* TRECHO FORNECIDO *

╭──

O disco final da banda The Doors, "L.A.Woman", foi gravado em oito canais entre dezembro de 1970 a fevereiro de 1971, no Doors Workshop (Hollywood, CA). Esse era um estúdio pequeno, improvisado no escritório do grupo. Logo no começo dos ensaios Jim percebeu que o som ficava ótimo dentro do banheiro e sugeriu que toda a banda fosse para dentro do sanitário! Com a recusa dos demais membros da banda, o Rei Lagarto não se fez de rogado, gravou todas as faixas sentado em um banquinho ao lado da privada... O disco foi lançado oficialmente nos EUA no final de abril de 1971. A produção ficou com Bruce Botnick e os próprios The Doors. Panelinha nativa.
Mesmo contendo três das canções mais famosas dos Doors (a faixa título, Love Her Madly e Riders on the Storm) e ter sido um dos discos mais vendidos da banda (fazendo deles o primeiro grupo de rock americano a receber sete discos de ouro consecutivos), "L.A. Woman" é uma obra que pode não ser rapidamente digerida pelos admiradores do grupo. Como Morrison Hotel já dava sinais, os Doors haviam se transformado mais do que nunca numa banda de blues, e esse último lançamento é basicamente todo dedicado a esse estilo. A diferença pode ter sido acentuada com a saída do produtor Paul Rothchild, que não gostou do que ouviu nos ensaios das novas canções e decidiu se afastar dos Doors.
Assim, resolveram produzir a si mesmos com o auxílio de Bruce Botnick, que havia sido o engenheiro de gravação dos outros discos, e prepararam o novo álbum em um estúdio improvisado no escritório da banda. Num ambiente calmo e familiar (os vocais eram feitos no banheiro, que possuía uma melhor acústica), prepararam as faixas no chamado "estúdio ao vivo", onde todos os instrumentos são tocados e gravados ao mesmo tempo, como num show. O resultado foi simples e excelente, uma grandiosa despedida de Jim Morrison. Curiosidade: o nome Mr. Mojo Risin', repetido diversas vezes durante a canção L.A. Woman, é um anagrama de Jim Morrison. Reordenando as letras é possível formar o nome do vocalista. Além disso é o nome de uma entidade de vodu, muito em voga na cidade de New Orleans, no sul dos EUA.
1. The Changeling (Jim Morrison) - Para muitos essa canção chamada "The Changeling' é um blues visceral. Para outros o único funk feito por brancos que valeu a pena ouvir (pelo amor de Deus, estamos falando aqui do funk americano verdadeiro, não daquelas coisas que são chamadas de funk no Rio de Janeiro e demais cidades pelo Brasil afora!). No final das contas não importa a exata classificação da música, o que importa mesmo aqui é a bela performance de Morrison (visivelmente "alto", dando gritos de empolgação) e sua banda. Curiosamente apesar de ser muito bem executada, com ótimo arranjo, a canção não deu muito trabalho aos Doors. Em poucos takes eles chegaram na versão definitiva. E pensar que esses ótimos solos de guitarra de Robby Krieger foram alcançados quase de primeira mão dentro do estúdio. Virtuosismo pouco é bobagem.

╰──

* O PEDIDO *
Extraia do texto sobre o disco L.A. Woman o trecho que começa em "Assim, resolveram produzir" e termina em "sul dos EUA.", sem mudar nenhuma palavra. Baseie-se só no texto sobre o disco L.A. Woman.

* DADOS FORNECIDOS *

╭──

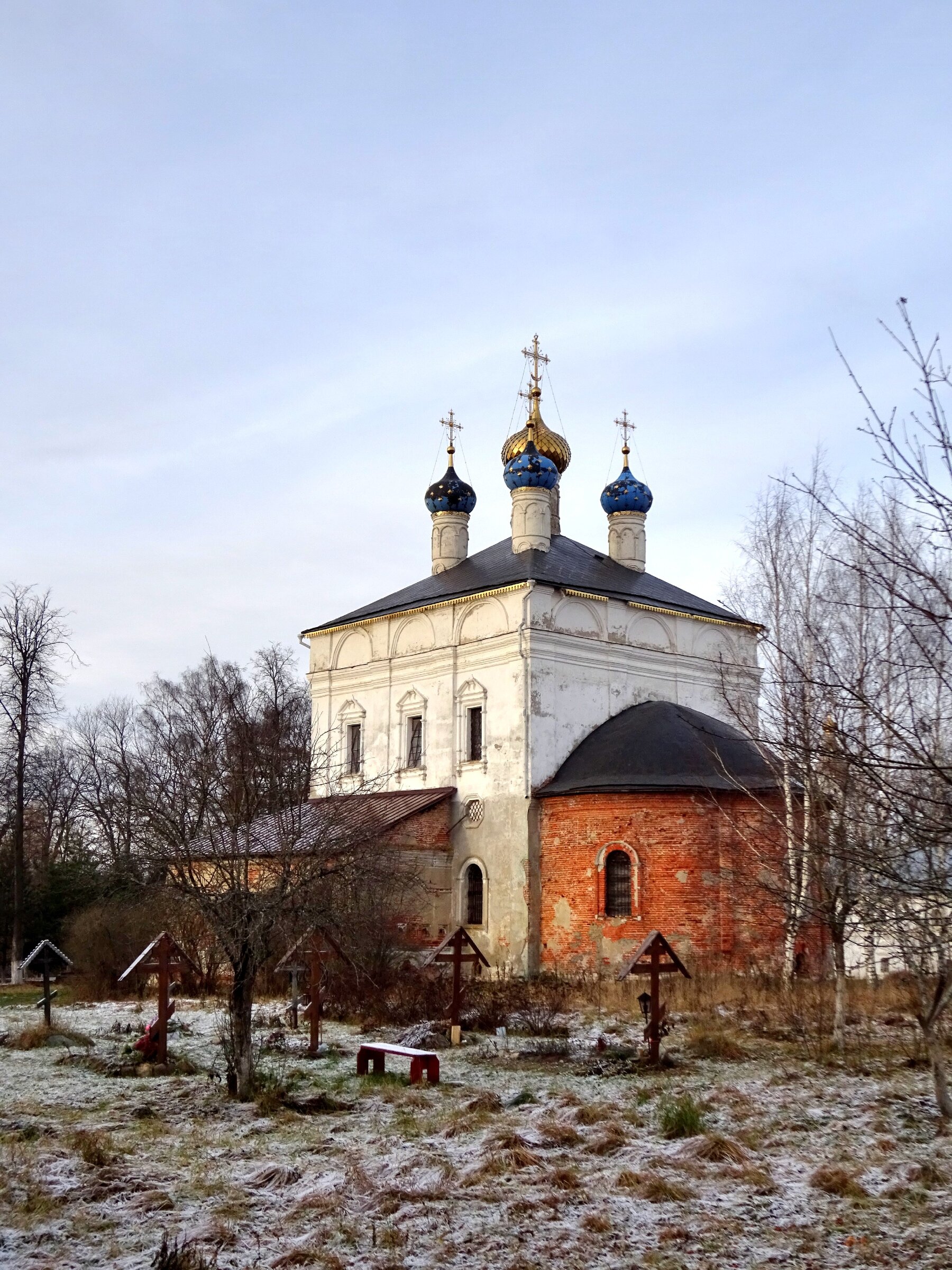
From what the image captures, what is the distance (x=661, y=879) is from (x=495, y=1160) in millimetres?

╰──

* RESPOSTA FINAL *
Assim, resolveram produzir a si mesmos com o auxílio de Bruce Botnick, que havia sido o engenheiro de gravação dos outros discos, e prepararam o novo álbum em um estúdio improvisado no escritório da banda. Num ambiente calmo e familiar (os vocais eram feitos no banheiro, que possuía uma melhor acústica), prepararam as faixas no chamado "estúdio ao vivo", onde todos os instrumentos são tocados e gravados ao mesmo tempo, como num show. O resultado foi simples e excelente, uma grandiosa despedida de Jim Morrison. Curiosidade: o nome Mr. Mojo Risin', repetido diversas vezes durante a canção L.A. Woman, é um anagrama de Jim Morrison. Reordenando as letras é possível formar o nome do vocalista. Além disso é o nome de uma entidade de vodu, muito em voga na cidade de New Orleans, no sul dos EUA.